Given text
Proposition 55

Results
| Choice | Votes | % |
| Yes | 8,594,273 | 63.27% |
| No | 4,988,329 | 36.73% |
| Valid votes | 13,582,602 | 92.96% |
| Invalid or blank votes | 1,027,907 | 7.04% |
| Total votes | 14,610,509 | 100.00% |
| Registered voters/turnout | 19,411,771 | 75.27% |
- Results by county
| Yes 70–80% 60–70% 50–60% | No 50–60% |

= 2016 California Proposition 55 =

Proposition 55 is a California ballot proposition that passed on the November 8, 2016 ballot, regarding extending by twelve years the temporary personal income tax increases enacted in 2012 on earnings over $250,000, with revenues allocated to K–12 schools, California Community Colleges, and, in certain years, healthcare. Proposition 55 will raise tax revenue by between $4 billion and $9 billion a year. Half of funds will go to schools and community colleges, up to $2 billion a year would go to Medi-Cal, and up to $1.5 billion will be saved and applied to debt.

==History==

California voters passed temporary sales and income tax increases with Proposition 30 in 2012. During the temporary tax, California's top 1% of earners paid half of the state's income-taxes and contributed one third of its budget. Since the 2012 tax increase, California's tax revenues have grown by nearly 30%, with roughly two thirds of the money going to schools.

Proposition 55 allowed the sales tax increase to expire as planned, while maintaining the increased income tax rates and extended them through 2030. Governor Jerry Brown, who was the primary proponent of the tax increase in 2012, remained neutral on Proposition 55.

==Campaigning==

Proponents spent $58.6 million fighting for the measure, with the top donor being $25 million from a hospital trade association. An additional $20 million was donated by the California Teachers Association, with other top donors including the Service Employees International Union, and the California School Employees Association. The measure was supported by the editorial boards of The Sacramento Bee and The Mercury News.

Opponents spent $3,000 fighting against the measure. The California Chamber of Commerce, who were neutral on the 2012 tax increase, opposed Proposition 55. The measure was opposed by the editorial boards of the Los Angeles Times, the San Francisco Chronicle, and The Wall Street Journal.

==Results==

A September 2016 poll by the Public Policy Institute of California showed that 54% of likely voters supported Proposition 55, 38% opposed it, and 8% did not know how they would vote.

Proposition 55 was approved by voters in the November general election, with 63% voting yes.

Extracted entries
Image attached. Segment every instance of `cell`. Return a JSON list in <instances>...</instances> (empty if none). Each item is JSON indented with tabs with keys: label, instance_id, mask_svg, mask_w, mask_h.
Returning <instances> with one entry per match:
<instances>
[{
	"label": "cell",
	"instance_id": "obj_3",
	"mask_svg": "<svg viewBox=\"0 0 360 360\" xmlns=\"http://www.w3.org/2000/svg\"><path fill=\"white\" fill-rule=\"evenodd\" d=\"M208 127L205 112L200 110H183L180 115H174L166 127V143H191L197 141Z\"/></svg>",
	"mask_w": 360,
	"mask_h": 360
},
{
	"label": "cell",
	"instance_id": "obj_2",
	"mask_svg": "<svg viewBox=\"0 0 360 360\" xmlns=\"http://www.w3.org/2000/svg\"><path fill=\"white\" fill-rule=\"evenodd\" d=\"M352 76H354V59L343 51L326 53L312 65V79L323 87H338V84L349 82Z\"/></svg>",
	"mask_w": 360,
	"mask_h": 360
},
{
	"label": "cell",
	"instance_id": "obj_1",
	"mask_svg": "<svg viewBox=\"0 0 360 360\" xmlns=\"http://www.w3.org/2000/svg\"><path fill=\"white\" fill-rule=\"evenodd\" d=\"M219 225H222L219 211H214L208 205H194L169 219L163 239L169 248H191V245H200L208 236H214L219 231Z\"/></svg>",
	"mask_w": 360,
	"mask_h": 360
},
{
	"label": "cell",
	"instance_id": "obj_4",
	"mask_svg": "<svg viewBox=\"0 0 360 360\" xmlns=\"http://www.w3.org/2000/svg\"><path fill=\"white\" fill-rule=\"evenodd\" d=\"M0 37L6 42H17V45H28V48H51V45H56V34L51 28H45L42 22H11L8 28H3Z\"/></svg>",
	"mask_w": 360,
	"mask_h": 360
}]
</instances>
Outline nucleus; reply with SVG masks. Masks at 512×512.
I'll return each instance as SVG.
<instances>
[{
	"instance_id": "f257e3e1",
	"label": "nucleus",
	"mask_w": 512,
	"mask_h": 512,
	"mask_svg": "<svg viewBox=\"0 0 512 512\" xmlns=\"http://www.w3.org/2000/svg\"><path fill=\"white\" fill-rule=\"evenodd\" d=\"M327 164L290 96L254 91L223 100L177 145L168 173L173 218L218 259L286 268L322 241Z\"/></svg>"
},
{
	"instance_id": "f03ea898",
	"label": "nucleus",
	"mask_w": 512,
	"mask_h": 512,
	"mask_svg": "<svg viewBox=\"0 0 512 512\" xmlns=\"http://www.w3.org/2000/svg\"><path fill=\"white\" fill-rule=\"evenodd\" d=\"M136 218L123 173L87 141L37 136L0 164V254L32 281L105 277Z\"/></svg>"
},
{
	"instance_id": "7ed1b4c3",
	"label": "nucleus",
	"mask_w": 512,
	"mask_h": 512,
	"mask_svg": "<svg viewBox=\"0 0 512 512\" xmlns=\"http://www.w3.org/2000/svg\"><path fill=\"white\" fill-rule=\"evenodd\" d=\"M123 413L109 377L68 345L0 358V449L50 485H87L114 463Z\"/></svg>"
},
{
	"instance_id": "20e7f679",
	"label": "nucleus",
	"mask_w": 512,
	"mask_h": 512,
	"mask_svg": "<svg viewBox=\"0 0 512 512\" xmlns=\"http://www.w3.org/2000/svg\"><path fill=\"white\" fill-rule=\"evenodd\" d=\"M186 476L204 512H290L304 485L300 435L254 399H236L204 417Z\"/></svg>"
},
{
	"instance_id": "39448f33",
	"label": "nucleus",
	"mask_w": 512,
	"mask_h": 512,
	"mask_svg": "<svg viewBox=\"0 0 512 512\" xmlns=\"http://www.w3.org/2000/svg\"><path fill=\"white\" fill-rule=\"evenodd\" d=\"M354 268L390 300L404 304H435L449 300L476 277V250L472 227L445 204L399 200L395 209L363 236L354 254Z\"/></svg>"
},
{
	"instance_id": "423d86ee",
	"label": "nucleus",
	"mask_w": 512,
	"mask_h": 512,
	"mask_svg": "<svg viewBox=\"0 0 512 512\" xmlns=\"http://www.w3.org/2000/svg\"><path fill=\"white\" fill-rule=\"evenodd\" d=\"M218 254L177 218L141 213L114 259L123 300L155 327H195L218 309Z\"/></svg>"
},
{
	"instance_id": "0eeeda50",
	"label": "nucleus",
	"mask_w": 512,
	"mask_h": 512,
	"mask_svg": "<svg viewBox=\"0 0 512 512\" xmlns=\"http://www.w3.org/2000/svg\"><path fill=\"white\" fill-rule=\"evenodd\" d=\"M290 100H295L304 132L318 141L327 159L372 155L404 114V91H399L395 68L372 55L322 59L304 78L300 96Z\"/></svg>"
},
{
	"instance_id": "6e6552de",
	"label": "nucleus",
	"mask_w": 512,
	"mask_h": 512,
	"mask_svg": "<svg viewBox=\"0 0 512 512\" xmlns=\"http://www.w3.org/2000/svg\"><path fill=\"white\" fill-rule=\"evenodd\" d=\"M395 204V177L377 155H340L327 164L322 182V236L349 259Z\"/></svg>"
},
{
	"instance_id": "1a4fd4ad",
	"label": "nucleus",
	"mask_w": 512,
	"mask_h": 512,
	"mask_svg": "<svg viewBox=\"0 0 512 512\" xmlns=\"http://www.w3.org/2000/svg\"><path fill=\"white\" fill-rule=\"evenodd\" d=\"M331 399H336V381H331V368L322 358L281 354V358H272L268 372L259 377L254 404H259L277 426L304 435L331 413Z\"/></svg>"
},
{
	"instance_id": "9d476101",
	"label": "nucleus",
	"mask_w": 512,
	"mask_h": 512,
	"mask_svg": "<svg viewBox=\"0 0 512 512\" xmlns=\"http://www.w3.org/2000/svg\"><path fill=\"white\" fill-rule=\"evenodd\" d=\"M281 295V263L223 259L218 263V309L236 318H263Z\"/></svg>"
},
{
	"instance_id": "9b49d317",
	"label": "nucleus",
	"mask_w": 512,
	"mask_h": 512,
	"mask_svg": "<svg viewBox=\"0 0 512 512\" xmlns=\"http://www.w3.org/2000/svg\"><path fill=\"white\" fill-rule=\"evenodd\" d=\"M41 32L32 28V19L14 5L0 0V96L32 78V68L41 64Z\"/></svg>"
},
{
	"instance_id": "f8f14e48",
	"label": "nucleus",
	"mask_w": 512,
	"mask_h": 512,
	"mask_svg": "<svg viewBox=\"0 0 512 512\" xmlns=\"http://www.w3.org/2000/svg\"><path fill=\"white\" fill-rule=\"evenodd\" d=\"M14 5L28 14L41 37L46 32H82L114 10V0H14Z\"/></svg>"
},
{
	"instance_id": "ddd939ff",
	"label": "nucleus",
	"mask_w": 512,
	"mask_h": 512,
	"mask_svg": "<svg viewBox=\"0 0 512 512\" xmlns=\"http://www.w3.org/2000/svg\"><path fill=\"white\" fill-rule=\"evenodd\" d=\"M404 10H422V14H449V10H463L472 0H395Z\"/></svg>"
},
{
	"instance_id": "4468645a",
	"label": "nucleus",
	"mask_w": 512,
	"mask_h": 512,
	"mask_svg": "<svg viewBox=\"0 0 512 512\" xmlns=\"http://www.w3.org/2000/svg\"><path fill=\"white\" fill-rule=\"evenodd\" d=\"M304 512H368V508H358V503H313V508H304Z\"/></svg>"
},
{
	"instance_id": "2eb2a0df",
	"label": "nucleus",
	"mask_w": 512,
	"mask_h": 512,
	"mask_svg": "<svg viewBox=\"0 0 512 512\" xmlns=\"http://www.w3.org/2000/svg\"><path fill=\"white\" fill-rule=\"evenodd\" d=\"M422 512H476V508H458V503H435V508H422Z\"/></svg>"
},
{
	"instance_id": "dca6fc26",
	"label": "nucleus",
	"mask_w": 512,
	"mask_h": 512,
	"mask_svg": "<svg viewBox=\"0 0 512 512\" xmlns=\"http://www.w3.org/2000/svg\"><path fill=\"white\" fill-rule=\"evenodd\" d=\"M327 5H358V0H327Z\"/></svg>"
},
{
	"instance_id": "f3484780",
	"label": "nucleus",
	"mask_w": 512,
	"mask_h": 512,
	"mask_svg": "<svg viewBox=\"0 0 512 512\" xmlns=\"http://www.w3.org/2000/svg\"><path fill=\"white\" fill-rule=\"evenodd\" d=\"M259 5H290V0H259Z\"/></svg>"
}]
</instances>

Task objective
Restate the Proposition 55 text from "Opponents spent $3,000" to "63% voting yes.", switching "Opponents" to "Critics".

Task result
Critics spent $3,000 fighting against the measure. The California Chamber of Commerce, who were neutral on the 2012 tax increase, opposed Proposition 55. The measure was opposed by the editorial boards of the Los Angeles Times, the San Francisco Chronicle, and The Wall Street Journal.

==Results==

A September 2016 poll by the Public Policy Institute of California showed that 54% of likely voters supported Proposition 55, 38% opposed it, and 8% did not know how they would vote.

Proposition 55 was approved by voters in the November general election, with 63% voting yes.